In 1984, Mitchell D. Burton sold his home to Jack Waldron using a creative financing arrangement after Waldron was denied a conventional loan. Waldron traded the equity in his home for a down payment and agreed to pay the remaining $210,000 through an all-inclusive trust deed. These payments were meant to cover Burton’s existing obligations to Valley Bank and First Security, which had trust deeds on the property.

Waldron made timely monthly payments from March 1984 to February 1986. However, in April 1986, he discovered that Burton had not forwarded the March and April payments to Valley Bank. Burton claimed the lapse was due to a bounced check, but after continued nonpayment and foreclosure by Valley Bank in December 1986, Waldron stopped paying.
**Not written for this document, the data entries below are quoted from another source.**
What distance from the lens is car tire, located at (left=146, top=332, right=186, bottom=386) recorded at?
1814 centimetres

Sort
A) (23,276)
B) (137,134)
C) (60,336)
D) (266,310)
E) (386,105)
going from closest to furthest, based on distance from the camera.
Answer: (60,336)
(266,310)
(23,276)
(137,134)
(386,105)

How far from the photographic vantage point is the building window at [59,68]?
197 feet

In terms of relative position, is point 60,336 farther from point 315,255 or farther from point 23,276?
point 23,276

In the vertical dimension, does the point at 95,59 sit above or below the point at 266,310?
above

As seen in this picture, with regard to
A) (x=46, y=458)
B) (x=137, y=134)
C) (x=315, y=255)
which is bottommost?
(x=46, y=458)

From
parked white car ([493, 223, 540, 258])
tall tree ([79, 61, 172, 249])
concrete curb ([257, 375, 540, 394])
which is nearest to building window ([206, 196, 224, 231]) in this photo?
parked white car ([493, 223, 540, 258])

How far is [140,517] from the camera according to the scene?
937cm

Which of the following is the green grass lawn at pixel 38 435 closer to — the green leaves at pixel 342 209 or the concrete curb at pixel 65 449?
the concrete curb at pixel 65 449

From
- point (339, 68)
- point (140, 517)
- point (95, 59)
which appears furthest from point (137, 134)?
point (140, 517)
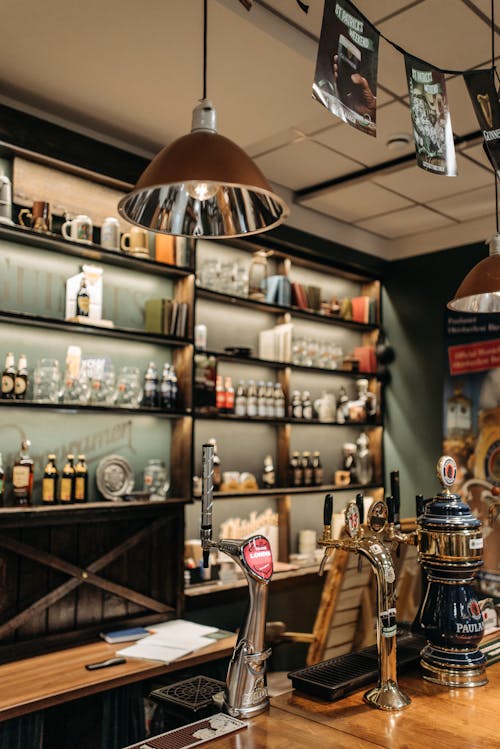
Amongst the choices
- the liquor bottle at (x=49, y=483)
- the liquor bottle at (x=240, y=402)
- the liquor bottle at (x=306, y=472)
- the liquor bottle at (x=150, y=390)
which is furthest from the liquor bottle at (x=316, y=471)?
the liquor bottle at (x=49, y=483)

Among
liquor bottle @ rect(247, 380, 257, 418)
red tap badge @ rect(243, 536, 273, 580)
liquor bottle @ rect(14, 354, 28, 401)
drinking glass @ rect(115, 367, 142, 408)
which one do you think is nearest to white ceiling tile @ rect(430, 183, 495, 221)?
liquor bottle @ rect(247, 380, 257, 418)

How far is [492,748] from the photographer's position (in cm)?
134

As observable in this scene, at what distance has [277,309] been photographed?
4.65 m

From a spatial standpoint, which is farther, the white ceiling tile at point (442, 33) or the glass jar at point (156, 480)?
the glass jar at point (156, 480)

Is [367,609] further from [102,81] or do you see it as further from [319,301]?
[102,81]

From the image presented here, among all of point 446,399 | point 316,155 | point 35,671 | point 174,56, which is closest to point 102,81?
point 174,56

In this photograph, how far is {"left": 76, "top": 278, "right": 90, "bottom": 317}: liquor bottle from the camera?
3.38 metres

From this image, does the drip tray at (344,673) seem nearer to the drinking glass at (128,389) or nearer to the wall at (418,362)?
the drinking glass at (128,389)

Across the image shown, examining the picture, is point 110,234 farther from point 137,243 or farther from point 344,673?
point 344,673

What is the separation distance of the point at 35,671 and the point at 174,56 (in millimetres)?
2618

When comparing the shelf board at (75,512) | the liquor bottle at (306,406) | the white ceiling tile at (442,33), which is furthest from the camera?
the liquor bottle at (306,406)

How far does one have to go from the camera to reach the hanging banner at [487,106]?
99.3 inches

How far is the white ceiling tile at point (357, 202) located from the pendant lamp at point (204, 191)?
2.71 m

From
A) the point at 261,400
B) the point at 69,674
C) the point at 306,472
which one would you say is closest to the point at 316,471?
the point at 306,472
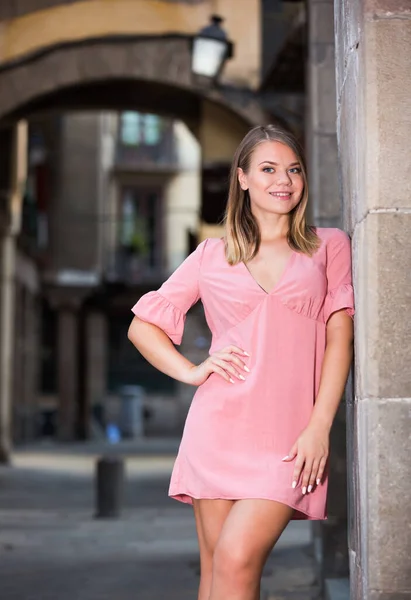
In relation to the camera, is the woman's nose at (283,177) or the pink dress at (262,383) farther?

Burton was later charged with theft for allegedly misappropriating Waldron’s payments.

The Legal Issue

The central issue on appeal was whether Burton’s failure to apply Waldron’s payments to the underlying trust deed obligations constituted theft under Utah Code Ann. § 76-6-404, which criminalizes exercising unauthorized control over someone else’s property with intent to deprive.

The Court’s Ruling

The court found that the contract between Burton and Waldron was unambiguous and imposed no express duty requiring Burton to use Waldron’s payments to pay Valley Bank or First Security. Although Waldron believed Burton would do so, the agreement gave Burton discretion and did not restrict his use of the funds.
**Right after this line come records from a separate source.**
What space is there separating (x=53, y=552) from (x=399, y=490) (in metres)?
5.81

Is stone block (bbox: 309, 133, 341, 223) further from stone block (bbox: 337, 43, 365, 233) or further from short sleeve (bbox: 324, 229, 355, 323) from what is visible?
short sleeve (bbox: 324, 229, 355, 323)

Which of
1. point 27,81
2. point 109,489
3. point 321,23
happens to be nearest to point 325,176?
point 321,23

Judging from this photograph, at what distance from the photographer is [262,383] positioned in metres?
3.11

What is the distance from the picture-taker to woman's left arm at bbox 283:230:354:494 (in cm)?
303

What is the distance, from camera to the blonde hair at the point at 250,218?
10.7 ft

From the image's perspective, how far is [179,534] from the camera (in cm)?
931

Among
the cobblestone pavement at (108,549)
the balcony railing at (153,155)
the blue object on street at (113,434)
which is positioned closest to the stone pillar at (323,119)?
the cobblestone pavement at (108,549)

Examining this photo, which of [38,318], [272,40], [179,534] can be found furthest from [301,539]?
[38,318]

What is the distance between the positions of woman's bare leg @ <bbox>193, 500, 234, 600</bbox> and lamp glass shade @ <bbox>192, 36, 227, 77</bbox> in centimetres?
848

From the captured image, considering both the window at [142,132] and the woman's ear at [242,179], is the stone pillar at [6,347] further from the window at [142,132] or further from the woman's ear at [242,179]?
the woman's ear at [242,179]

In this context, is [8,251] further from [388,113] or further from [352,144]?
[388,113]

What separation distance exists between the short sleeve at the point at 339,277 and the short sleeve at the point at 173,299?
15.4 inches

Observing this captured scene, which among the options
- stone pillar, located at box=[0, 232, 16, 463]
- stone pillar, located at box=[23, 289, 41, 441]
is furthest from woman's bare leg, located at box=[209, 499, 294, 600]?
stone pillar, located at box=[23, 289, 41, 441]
The court criticized the state’s attempt to criminalize what was essentially a breach of a private real estate agreement, warning that adopting such a broad interpretation of the theft statute could distort commercial transactions and result in unnecessary criminalization of civil disputes.

Conclusion

The Utah Court of Appeals reversed the theft conviction, holding that Burton’s conduct, while possibly unethical or contractually improper, did not rise to the level of criminal theft. The decision reaffirms a critical legal principle: breach of contract is not inherently criminal, and courts must avoid blurring the line between civil and criminal liability without clear statutory authority.